*ФРАГМЕНТ СТРАНИЦЫ*.
***

Оно всегда находится внутри и не поддается ни реальному, ни натуральному; ни первого, ни второго познать нельзя как возбуждение, и чтобы закрепить бесконечное, очертить его границы, – общежитие прибегло к одному закону условности, и потому жизнь принимает вид исключительно условный и напоминает собою великую детскую, в которой дети играют во всевозможные игры с представляемыми условностями, переживая действительность, – строят башни, замки, крепости, города, потом разоряют, после опять строят; родители считают этот факт бессмыслием, но забывают только то, что детское бессмыслие – результат взрослого бессмыслия.

***

*ДАННЫЕ*.
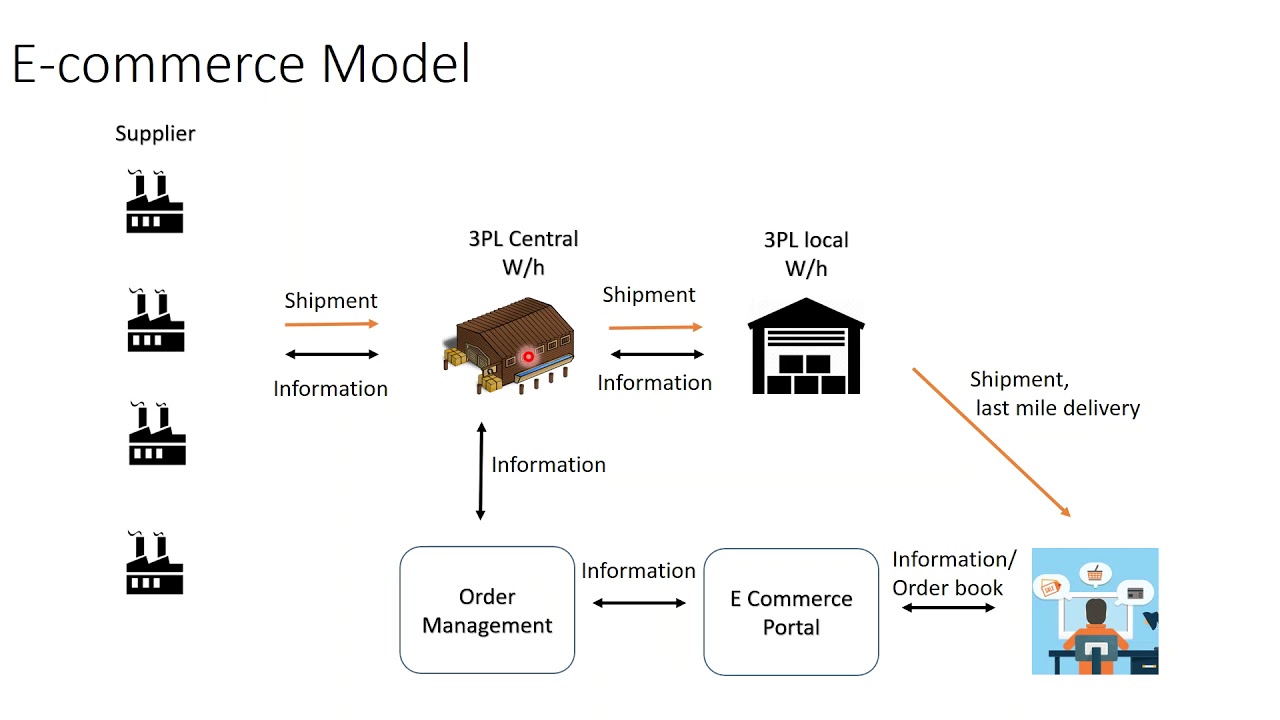 E-commerce Model

Supplier

Shipment

Information

3PL Central W/h

Shipment

Information

3PL local W/h

Shipment, last mile delivery

Information

Order Management

Information

E Commerce Portal

Information/ Order book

***

*ЧТО СДЕЛАТЬ*. Перепишите без изменений отрывок из фрагмента страницы о жизни как условной игре, начиная со слов «Оно всегда находится» и заканчивая словами «результат взрослого бессмыслия.». Записи никак не связаны с фрагментом страницы.

*МЕСТО ДЛЯ ОТВЕТА*.
Оно всегда находится внутри и не поддается ни реальному, ни натуральному; ни первого, ни второго познать нельзя как возбуждение, и чтобы закрепить бесконечное, очертить его границы, – общежитие прибегло к одному закону условности, и потому жизнь принимает вид исключительно условный и напоминает собою великую детскую, в которой дети играют во всевозможные игры с представляемыми условностями, переживая действительность, – строят башни, замки, крепости, города, потом разоряют, после опять строят; родители считают этот факт бессмыслием, но забывают только то, что детское бессмыслие – результат взрослого бессмыслия.